Avec nos voix fortes,
Nous sommes les princesses des mers.
Quand nos vagues de colère sonnent
Nous chantons pour celles qu’on abandonne.
Et maintenant, promis, plus personne ne nous fera taire.
Nées dans les vagues de rage et de douleur,
Nous sommes prêtes pour l’affrontement,
Armées de nos tridents et la vengeance harponnée au coeur,
Nous avons appris que les requins ont deux mains
Sous leurs regards, nos jambes ont saignées.
Ils se disent roi et bons marins,
Mais ce ne sont que de la poiscaille affamée.
Nous ne vous laisserons plus partir sans un mot.
Chacun de vos récits devient notre Odyssée
Et les cris de nos soeurs, un chant nouveau.
Nos bouches salées rétabliront les vérités.

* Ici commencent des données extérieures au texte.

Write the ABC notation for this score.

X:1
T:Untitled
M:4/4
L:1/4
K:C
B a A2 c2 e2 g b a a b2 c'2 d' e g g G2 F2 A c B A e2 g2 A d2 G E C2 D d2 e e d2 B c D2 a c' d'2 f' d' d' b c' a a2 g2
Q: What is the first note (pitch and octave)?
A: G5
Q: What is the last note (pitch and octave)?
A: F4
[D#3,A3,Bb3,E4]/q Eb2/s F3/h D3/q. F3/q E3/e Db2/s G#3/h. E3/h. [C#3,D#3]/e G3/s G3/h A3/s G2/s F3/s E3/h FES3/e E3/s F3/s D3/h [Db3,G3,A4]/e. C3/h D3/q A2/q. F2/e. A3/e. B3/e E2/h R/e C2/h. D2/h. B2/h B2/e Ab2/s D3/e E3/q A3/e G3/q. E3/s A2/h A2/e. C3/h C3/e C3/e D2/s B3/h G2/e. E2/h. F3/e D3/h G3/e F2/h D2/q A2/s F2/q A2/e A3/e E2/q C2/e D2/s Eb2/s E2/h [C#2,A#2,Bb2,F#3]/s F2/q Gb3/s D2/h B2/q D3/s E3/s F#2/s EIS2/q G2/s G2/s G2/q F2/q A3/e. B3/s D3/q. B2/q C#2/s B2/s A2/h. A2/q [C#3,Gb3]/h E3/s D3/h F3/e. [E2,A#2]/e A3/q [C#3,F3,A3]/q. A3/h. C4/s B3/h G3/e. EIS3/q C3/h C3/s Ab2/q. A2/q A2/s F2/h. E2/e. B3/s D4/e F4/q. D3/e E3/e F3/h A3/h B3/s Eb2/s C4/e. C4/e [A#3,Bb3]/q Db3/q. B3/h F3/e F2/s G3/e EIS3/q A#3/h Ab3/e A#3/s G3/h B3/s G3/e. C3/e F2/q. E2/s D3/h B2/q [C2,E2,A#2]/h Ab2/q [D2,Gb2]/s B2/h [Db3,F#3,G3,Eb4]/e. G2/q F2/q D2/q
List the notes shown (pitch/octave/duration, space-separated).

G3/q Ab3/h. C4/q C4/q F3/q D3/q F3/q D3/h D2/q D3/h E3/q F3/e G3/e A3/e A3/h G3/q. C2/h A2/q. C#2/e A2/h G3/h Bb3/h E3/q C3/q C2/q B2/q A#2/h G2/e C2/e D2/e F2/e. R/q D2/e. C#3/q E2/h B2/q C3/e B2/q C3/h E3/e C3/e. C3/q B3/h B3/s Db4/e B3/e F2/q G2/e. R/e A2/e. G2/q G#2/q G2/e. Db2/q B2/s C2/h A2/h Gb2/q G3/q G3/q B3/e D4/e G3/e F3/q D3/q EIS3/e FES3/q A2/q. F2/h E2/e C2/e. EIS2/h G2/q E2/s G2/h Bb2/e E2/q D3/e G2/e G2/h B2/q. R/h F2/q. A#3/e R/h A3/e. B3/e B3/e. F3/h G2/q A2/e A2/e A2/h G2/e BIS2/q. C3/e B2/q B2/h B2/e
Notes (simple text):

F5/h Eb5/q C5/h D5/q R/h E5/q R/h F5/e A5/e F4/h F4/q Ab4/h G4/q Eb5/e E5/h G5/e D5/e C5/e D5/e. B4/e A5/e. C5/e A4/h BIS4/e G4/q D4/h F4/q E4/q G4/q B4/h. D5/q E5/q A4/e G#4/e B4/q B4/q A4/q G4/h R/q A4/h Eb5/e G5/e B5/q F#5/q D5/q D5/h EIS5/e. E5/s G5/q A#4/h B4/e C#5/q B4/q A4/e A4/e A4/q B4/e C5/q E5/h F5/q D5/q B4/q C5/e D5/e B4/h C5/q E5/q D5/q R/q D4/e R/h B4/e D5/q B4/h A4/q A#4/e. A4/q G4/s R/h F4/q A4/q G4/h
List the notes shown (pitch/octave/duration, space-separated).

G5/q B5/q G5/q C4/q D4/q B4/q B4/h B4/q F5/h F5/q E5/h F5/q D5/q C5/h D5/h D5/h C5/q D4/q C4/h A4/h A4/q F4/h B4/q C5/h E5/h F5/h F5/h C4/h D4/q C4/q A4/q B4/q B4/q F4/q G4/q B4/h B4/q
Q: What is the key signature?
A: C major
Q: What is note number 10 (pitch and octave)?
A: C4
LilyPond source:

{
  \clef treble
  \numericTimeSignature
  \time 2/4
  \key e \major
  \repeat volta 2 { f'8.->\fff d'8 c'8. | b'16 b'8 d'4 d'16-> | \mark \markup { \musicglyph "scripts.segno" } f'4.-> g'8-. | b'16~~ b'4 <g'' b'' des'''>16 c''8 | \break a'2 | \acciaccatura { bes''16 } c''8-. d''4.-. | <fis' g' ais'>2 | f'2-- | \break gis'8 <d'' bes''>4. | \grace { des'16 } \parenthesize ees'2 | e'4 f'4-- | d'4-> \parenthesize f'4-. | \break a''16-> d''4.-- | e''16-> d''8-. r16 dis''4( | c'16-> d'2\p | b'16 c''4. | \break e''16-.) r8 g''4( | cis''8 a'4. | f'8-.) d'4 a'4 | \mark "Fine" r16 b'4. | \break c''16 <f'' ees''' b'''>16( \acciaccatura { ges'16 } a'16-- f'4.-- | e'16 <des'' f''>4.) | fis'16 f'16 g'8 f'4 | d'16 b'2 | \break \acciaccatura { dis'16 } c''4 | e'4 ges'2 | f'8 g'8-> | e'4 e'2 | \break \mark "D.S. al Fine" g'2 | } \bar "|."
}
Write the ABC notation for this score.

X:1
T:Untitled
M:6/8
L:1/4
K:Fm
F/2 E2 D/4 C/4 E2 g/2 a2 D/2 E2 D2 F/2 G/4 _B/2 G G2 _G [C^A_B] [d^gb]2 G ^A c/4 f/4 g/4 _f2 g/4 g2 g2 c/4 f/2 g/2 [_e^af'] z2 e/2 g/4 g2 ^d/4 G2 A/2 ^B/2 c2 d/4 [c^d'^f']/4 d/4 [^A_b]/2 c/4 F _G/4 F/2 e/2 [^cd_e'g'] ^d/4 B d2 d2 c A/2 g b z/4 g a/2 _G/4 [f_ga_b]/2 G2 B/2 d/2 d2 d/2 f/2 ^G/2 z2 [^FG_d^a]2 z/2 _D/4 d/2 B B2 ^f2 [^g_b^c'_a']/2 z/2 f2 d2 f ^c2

Les princes nous ont cru muettes,
Mais nos couronnes d’écumes se sont enflammées
Préparez-vous pour la tempête
Car le temps de la révolte a sonné !
Ecoutez,
Le chant des sirènes résonne dans les rues.
Il gronde à vos portes, porté par nos voix.
Terminé l’indifférence, c’est l’alerte absolue,
Car si tu entends ça : c’est que nous arrivons pour toi.
J’ai toujours aimé la figure des sirènes, probablement grâce au film disney que j’ai regardé toute mon enfance. J’ai toujours aimé l’eau, fais beaucoup de natation et les créatures des mers me fascinaient. J’aime le mythe de l’Odyssée sur les sirènes avec Ulysse obligé de se boucher les oreilles avec de la cire pour résister à leur chant. Elles incarnent une figure puissante et inquiétante que j’ai voulu traduire par un effet « avertissement ».